Debating Nelson

2013-12-13 10:37

Much digital and real ink has been used to eulogise and commemorate the life of Nelson Rolihlahla Mandela. It should come as no surprise. It is a rarity that a man may live his life for the cause of freedom and defy every human expectation in doing so. Mandela’s call for peace and reconciliation, after a lifetime of struggle, won him begrudging admirers on both sides of the colour divide. To not seek revenge and dispense severe retribution, particularly in our African context, is as rare as it is remarkable. The role he, and others, played in attaining majority-rule for the people of South Africa – and the message of hope and peace that sent to the world – is befitting the global mourning his death has received. He was, and always will be, a giant of our generation.

As with grief in general, part of the healing process necessarily involves some sense of self-reflection. In the face of death, we reflect not only on the person that has departed or the legacy that they may have left behind; we reflect on our own mortality, our own legacy and what the future may bring. For South Africans, the passing of Nelson Mandela offers us the ability to do the same. Through the heady emotion of struggle songs, the deep and pitying sorrow and the celebration of a life well-lived, our national identity, what it means to be South African, continues to change.

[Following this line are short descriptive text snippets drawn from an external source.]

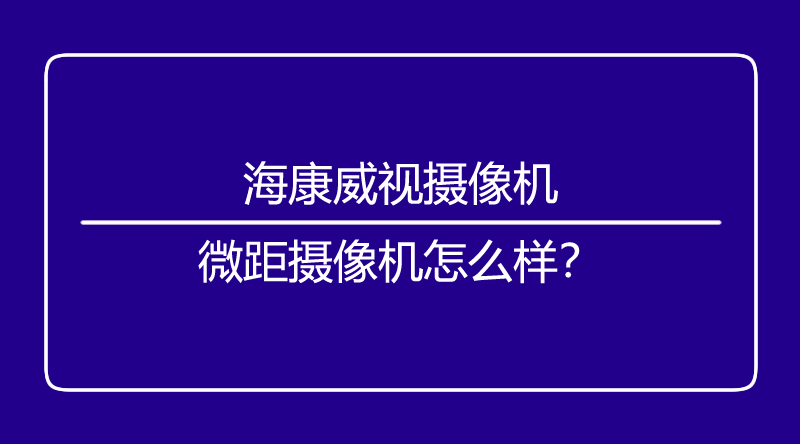 海口监控.jpg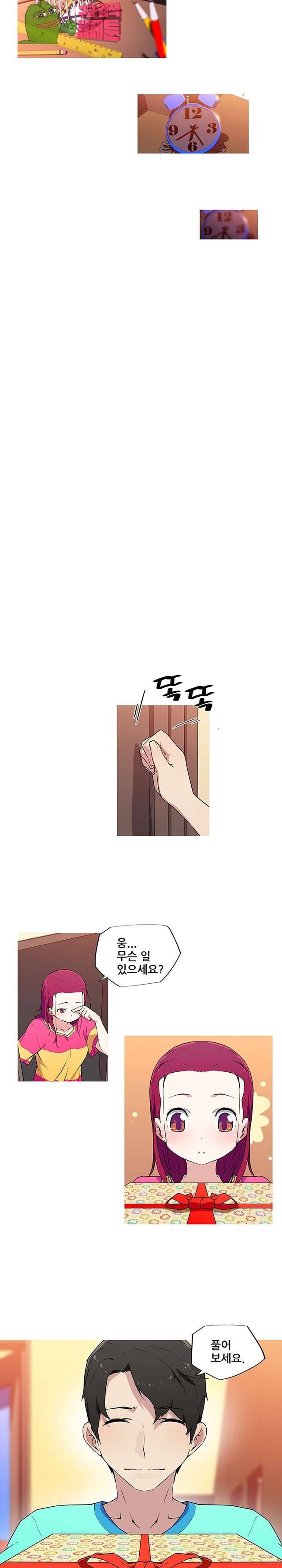 내 여친은 av스타 17화 3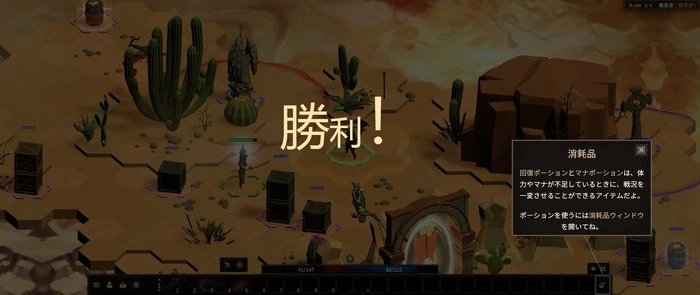 《Stolen Realm 失落王國》v0.22「Roguelike」模式更新上線！正式版 2023 年內推出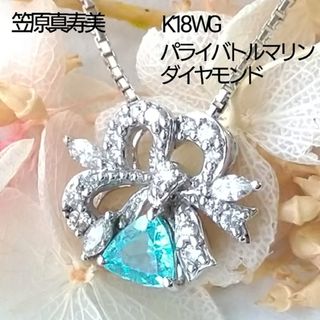 希少 笠原真寿美 K18WG パライバトルマリン ダイヤモンド ペンダントヘッド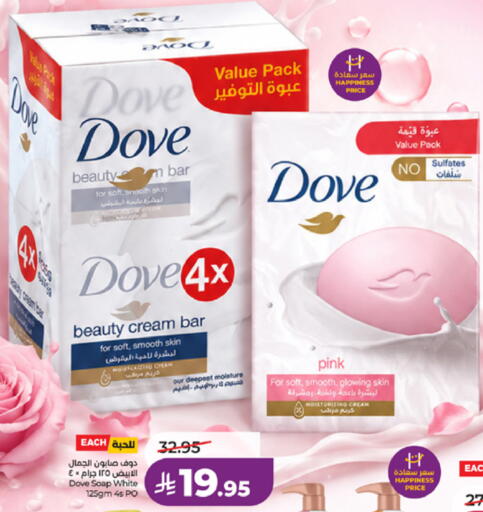 available at LULU Hypermarket in KSA, Saudi Arabia, Saudi - Khamis Mushait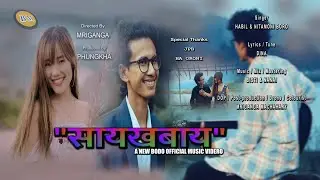 SAYKHOBAI NWNGKHOW // A New Official Bodo Music video 2022.Singer- Nitamoni Boro & Habil
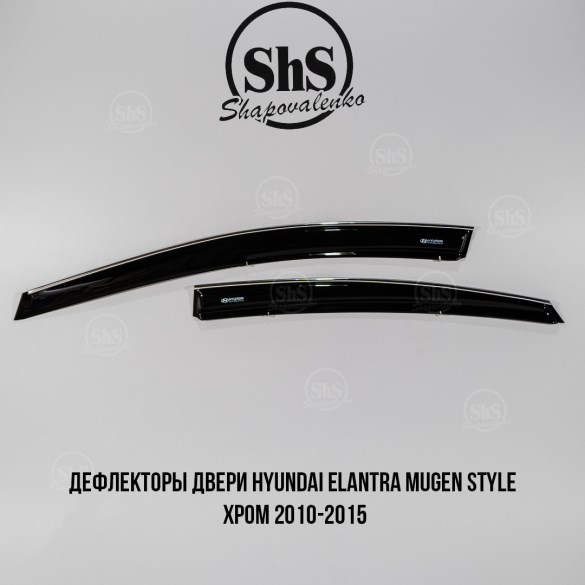 Дефлекторы двери Hyundai Elantra Mugen Style 2010-2015 ХРОМ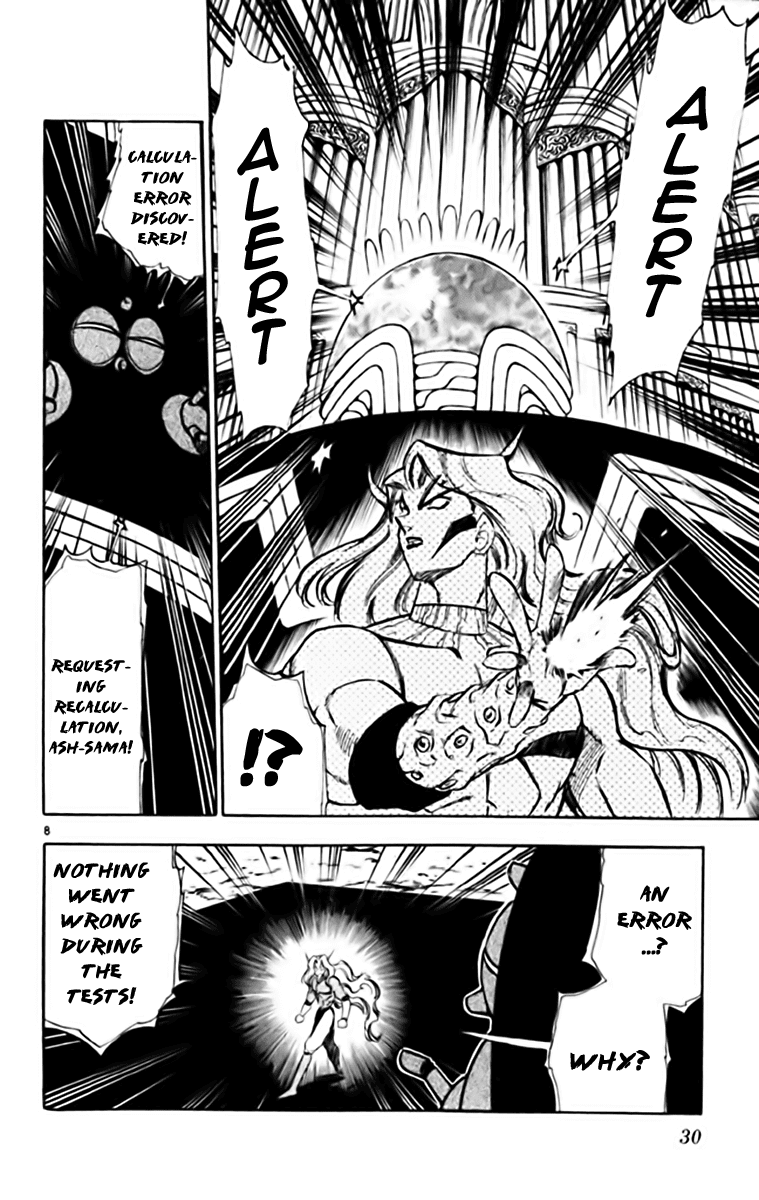 Ghost Sweeper Mikami Chapter 34.2 page 8 - Vol.34 Chapter 2: Report 2 - Judgment Day!! (Part Five)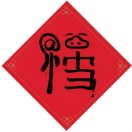大数据时代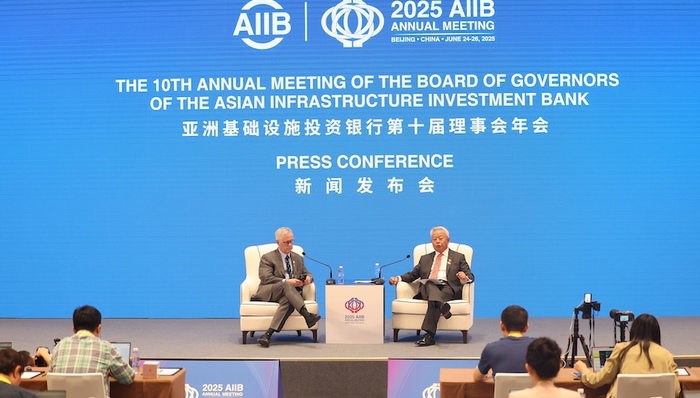 亚投行金立群;亚投行;基础设施;多边主义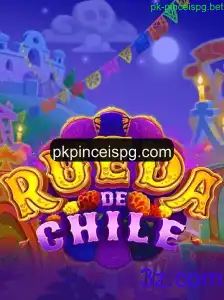 RuedaDeChile: Descubra a Fascinante Jornada de um Jogo Tradicional Chileno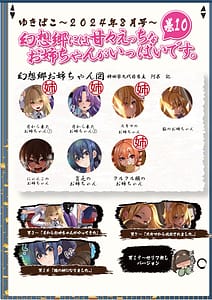 Page 2: 001.jpg | Yukibako - Yukito no Oekakibako 2024-08 Amaama Ecchi na Gensoukyou | View Page!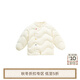white wheat男童2024冬季外套女寶寶抗菌鴨絨上衣小孩子保暖羽絨服 米白 90cm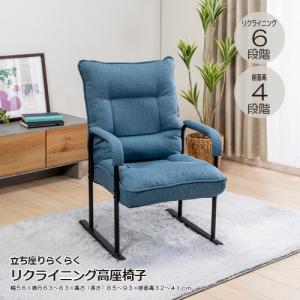 【在庫限り】ヤマダオリジナル　立ち座りしやすい高座椅子 　ブルー　腰リクライニング　座面高調整機能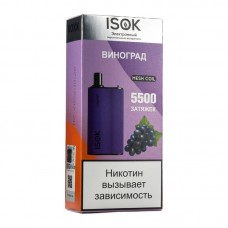 МК Одноразовая электронная сигарета Isok Boxx Виноград 5500 затяжек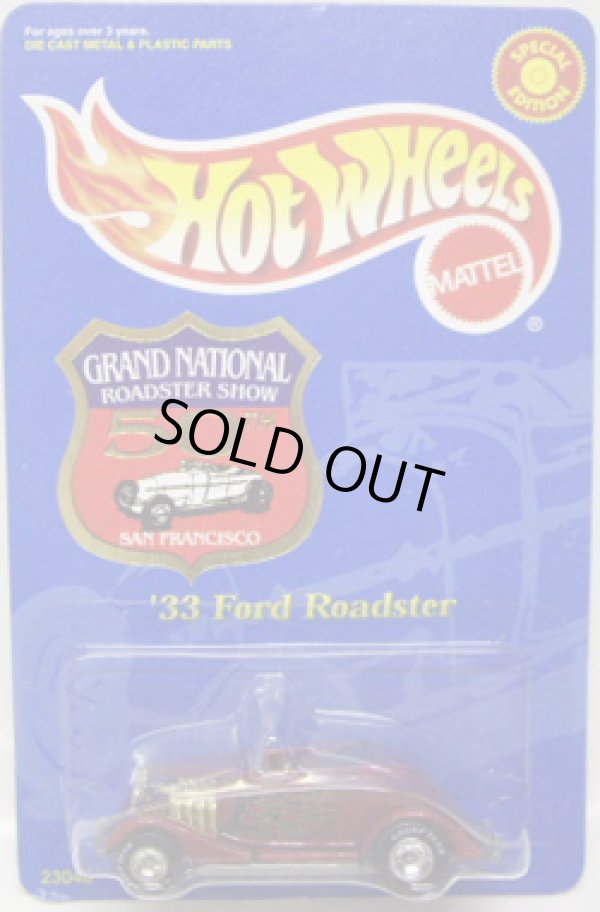 画像1: 1999 GRAND NATIONAL ROADSTER SHOW  【'33 FORD ROADSTER】　MET.DARK RED/RR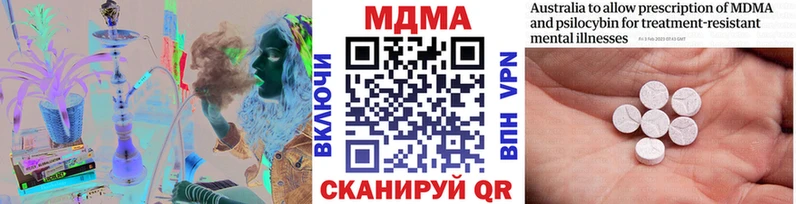 МДМА VHQ  Мураши 
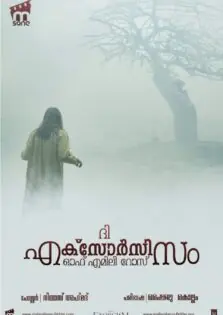 The Exorcism of Emily Rose / ദി എക്സോര്‍സിസം ഓഫ് എമിലി റോസ് (2005)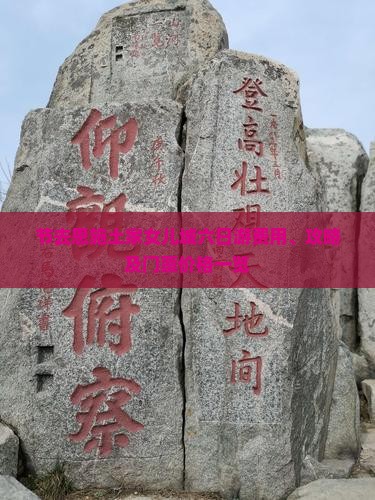 节去恩施土家女儿城六日游费用、攻略及门票价格一览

Part of the healing process is being able to have a frank discussion about someone whom, despite being canonised by the people of the world, himself maintained that he was no saint. In such dialogue, we should be able to think, reflect, discuss and disagree. As a ‘free-marketeer,’ I strongly believe that the way in which we progress is through an exposure to and engagement with a wide berth of ideas and opinions. It is only when our beliefs are truly exposed to scrutiny of the fiercest kind – possibly leaving us at our most vulnerable – that we may find strength: either in the correctness of our own beliefs on in the ability to change them for the better. The debate and the anger, the dialogue and the relief are cathartic means to move on.

This is something that is not new to South Africa. Indeed, many will have a sense that the new South African identity was shaped by a similar process during our transition to democracy. Those who do so would not be incorrect. CODESA and the Truth and Reconciliation Commission, for example, were representative of the kind of change that was happening on a micro-level, between and among people. As they grappled with what had happened and what needed to happen for their own self-preservation, so these forums, and others, engaged in the same process on a macro-narrative level.

And that is why, like the United States of America, people from as diverse a background as us can genuinely identify with being South African. Through the ‘conflict’ a genuine consensus can be reached and it is in that consensus that each of us sees ourselves.

Nelson Mandela was many things to many people. He was, variously, a saint, an icon, a cunning opponent, a terrorist. Your vantage point determined how you observed and reacted to his life. The consensus in his case was formed while he was alive and it is largely that he remains beyond critique. South Africa needed a hero they could believe in, someone whom we could invest our hope and dreams in – and he was that man. It stands to reason that people should so fiercely defend him from any rebuke: in defending him, we defend ourselves and what it means to be South African.

But there is a danger in having deified him to this extent. It means that those with differing views run the risk of being drowned-out, shouted-down or made to self-censor. It is a daunting task to try and express an opinion which runs contrary to the’ consensus’: inevitably you are a minority of one. Opponents can settle on what the status quo should be, usually in their own interests, and anyone who does not agree is bound to accept it. Our very own state-forming process is a classic example of that doctrine – a critical mass of people support an idea and anyone else who presents any rival explanations or answers is cast out. Think of Buthelezi and his (self-serving) penchant for federalism.

In a mature democracy, no matter how uncomfortable the truth may be, it must be given a chance to be heard. Especially where no one can – nor should – hegemonically determine what the truth is. That is not to say that those whose opinions’ are questionable – if not undeniably wrong – should have their arguments given credibility it does not deserve. Quite the contrary. It must be rebutted fully. But, it must be rebutted. It cannot merely be excluded because we wish not to hear it. It is the only way in which we can test the validity of our own beliefs and cast doubt on the spurious and wild claims which deserve to lie at the fringe. It is the best way in which consensus can be reached.

That is why I welcome those who denounce Mandela. I welcome those who think that South Africa – after his passing – is on the brink of civil war. I want to hear from those who think that white people in this country are going to be the subject of a genocide. Not because I agree with them, but because I wish to have the opportunity to show them otherwise. It is something I hope that he would approve of.

Nelson Mandela was a great man. He deserves utmost praise. We can honour and love him deeply. But his stature and benevolence, his grace and his dignity should not affect the question of how his legacy is debated and negotiated. In that sense, like he knew, he was an ordinary man and should be no different.